Die Autorin Aygen-Sibel Çelik wurde 1969 in Istanbul geboren und lebt seit ihrem zweiten Lebensjahr in Deutschland. Bis sie anfing, selbst Kinder- und Jugendbücher zu schreiben, verfasste sie zahlreiche Artikel über die Darstellung des Fremden in der Kinder- und Jugendliteratur. Mit ihrem Buch „Alle gegen Esra“ aus dem Jahr 2010 thematisiert sie das aktuelle Problem „Mobbing in der Grundschule“.

Die Handlung spielt in einer Klasse 3b einer Grundschule. Die Hauptperson Esra ist türkischer Abstammung, sitzt in der ersten Szene alleine, weint und wird ausgegrenzt. Sie nimmt nicht an Ausflügen ihrer Klasse teil und wird wegen ihres komischen Verhaltens von ihren Klassenkameraden gemobbt. In ihrer Klasse und auch bei Lehrern und Eltern der Schüler werden Vorurteile wie „Die stinkt doch“, „türkische Mädchen werden in der Türkei unterdrückt, sind vermummt und dürfen auch hier in Deutschland dies und jenes nicht tun“ laut – das Mädchen wird bloßgestellt und gehänselt. Doch der Grund für ihr Verhalten bleibt dem Leser vorerst verborgen.
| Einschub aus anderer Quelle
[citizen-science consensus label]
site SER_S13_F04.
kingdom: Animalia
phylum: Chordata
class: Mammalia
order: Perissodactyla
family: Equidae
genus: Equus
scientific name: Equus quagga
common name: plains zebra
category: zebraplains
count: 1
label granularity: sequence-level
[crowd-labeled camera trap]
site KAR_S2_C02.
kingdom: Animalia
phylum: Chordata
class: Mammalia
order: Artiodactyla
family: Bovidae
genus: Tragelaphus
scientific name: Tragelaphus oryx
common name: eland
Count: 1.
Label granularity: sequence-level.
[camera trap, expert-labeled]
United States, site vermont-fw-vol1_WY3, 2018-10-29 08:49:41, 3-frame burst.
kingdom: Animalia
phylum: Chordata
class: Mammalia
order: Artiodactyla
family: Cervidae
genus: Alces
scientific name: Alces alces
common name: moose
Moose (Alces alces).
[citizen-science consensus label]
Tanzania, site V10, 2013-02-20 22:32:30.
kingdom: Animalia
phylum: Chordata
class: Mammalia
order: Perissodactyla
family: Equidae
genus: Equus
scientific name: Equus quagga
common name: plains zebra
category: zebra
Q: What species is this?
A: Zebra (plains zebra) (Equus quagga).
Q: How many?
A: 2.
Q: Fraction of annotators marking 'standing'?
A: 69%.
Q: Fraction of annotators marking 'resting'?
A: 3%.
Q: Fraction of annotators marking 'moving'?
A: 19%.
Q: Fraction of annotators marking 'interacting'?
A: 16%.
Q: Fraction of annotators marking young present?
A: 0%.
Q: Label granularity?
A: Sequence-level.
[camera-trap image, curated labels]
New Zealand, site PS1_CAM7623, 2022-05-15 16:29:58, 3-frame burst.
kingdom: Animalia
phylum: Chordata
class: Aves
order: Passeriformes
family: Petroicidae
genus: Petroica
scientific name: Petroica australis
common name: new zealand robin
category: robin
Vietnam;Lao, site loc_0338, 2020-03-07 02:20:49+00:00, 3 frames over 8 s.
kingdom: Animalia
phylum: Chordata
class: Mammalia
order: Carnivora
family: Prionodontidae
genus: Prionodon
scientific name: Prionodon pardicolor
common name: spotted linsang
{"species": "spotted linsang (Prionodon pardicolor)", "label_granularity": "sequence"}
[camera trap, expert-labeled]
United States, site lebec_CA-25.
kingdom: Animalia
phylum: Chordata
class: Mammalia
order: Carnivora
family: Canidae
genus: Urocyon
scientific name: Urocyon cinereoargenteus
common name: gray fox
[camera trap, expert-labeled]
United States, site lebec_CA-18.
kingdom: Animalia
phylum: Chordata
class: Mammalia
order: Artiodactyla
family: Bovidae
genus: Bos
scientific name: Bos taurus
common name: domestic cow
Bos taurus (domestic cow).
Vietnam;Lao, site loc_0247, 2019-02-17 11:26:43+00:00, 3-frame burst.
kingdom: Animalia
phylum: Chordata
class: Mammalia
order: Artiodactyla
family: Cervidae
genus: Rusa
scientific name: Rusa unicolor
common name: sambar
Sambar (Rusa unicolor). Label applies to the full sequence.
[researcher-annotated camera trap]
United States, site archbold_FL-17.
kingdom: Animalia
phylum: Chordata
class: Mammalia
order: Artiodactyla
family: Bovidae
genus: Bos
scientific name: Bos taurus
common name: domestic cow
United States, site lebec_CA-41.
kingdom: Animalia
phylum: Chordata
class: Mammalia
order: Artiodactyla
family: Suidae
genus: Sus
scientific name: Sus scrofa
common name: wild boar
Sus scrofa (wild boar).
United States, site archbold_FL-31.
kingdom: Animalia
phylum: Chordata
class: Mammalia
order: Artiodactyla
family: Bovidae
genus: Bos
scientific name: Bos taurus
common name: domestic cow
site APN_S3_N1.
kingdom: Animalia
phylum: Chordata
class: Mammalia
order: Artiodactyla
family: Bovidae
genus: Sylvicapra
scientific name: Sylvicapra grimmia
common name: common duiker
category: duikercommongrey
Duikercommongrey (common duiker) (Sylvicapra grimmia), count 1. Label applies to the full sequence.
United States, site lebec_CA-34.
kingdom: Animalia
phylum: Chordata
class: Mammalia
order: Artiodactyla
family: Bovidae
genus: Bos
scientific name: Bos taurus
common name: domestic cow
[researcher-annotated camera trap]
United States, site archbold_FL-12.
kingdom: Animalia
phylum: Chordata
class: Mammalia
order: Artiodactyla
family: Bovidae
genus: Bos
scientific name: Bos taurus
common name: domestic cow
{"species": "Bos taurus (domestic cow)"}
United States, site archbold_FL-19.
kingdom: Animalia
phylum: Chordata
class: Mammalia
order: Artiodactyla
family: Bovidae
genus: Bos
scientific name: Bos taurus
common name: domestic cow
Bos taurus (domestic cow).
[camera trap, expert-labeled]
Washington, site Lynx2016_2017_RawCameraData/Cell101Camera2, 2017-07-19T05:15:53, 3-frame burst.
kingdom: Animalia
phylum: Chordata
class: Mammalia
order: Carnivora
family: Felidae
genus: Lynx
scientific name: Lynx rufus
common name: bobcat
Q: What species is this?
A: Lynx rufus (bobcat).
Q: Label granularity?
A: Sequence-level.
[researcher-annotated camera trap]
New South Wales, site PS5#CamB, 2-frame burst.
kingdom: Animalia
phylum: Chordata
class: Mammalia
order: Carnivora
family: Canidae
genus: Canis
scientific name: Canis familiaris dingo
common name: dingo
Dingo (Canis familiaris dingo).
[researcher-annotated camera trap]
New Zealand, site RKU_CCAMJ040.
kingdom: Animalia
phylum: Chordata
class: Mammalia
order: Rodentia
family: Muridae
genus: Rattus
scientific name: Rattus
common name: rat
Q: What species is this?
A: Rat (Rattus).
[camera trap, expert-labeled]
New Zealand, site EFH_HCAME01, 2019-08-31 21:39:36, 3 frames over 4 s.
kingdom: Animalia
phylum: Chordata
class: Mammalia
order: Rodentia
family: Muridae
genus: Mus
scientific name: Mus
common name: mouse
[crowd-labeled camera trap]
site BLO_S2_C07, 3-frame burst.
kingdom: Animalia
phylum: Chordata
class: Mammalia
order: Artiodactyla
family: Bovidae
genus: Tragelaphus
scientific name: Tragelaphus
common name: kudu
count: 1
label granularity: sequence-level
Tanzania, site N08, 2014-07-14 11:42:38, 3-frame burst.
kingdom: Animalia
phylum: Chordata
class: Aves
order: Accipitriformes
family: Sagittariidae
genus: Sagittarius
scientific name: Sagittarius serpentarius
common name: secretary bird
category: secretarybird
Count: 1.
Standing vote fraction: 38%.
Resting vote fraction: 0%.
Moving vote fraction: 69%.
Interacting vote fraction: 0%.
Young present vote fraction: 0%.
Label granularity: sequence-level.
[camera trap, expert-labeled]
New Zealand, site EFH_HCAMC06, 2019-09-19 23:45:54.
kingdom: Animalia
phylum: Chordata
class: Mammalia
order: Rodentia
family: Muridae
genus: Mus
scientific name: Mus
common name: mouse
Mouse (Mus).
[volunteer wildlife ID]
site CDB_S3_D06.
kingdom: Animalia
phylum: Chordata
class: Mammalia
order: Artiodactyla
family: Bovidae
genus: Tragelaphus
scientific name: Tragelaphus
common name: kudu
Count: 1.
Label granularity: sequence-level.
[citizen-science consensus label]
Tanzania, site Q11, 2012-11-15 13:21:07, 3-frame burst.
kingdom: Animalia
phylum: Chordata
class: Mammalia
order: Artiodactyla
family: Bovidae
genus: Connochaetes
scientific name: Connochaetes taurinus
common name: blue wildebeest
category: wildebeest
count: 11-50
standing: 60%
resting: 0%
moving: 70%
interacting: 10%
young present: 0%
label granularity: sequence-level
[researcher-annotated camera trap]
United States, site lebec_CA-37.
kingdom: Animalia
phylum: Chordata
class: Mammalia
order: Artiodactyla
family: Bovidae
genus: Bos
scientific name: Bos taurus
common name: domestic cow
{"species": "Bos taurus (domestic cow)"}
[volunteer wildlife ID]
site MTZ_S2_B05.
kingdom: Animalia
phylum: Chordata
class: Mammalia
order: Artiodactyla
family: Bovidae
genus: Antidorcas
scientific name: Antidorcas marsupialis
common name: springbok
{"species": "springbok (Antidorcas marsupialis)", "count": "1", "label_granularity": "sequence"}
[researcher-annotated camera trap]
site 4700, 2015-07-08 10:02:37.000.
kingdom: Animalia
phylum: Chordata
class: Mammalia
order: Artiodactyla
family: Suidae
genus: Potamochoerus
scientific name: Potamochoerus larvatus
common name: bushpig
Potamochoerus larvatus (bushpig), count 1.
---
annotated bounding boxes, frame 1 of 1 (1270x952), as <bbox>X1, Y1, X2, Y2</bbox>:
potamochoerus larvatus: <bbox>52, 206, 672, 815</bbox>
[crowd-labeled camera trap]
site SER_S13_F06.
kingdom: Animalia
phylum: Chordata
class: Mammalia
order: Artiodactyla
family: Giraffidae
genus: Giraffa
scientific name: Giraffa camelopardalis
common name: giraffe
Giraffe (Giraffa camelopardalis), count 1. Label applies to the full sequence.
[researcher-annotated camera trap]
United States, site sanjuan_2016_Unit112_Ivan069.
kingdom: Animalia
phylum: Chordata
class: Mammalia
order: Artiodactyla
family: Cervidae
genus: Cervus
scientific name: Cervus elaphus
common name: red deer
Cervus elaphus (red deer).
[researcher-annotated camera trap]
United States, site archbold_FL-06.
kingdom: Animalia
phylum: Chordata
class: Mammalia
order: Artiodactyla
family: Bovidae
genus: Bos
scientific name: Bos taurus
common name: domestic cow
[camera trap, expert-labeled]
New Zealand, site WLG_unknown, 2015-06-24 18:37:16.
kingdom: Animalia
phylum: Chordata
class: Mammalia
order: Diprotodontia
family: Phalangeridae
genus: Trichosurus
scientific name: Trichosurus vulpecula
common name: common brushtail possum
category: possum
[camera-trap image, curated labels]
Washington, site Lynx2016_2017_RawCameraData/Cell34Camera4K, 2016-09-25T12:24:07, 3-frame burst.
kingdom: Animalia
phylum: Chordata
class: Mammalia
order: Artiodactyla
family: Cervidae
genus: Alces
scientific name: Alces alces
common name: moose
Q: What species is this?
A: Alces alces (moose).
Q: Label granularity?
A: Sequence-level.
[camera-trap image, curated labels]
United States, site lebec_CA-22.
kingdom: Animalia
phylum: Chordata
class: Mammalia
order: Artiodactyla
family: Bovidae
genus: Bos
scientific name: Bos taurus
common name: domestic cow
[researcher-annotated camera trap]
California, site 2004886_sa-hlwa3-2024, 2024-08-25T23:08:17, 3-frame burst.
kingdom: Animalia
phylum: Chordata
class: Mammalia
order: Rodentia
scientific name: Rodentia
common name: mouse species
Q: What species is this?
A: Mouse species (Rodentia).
Eines Tages entdeckt ein anderes türkisches Mädchen aus ihrer Klasse Esras Geheimnis. Zentral wird hierbei die Frage, wie sie mit diesem Wissen umgehen soll. Die Autorin fragt den Leser „Was hättest du getan?“ und schlägt zwei Lösungsvorschläge für das Problem vor. Entweder wird das Geheimnis offenbart oder das türkische Mädchen freundet sich mit Esra an und hält zu ihr. Beide Textvarianten enthüllen Esras Geheimnis.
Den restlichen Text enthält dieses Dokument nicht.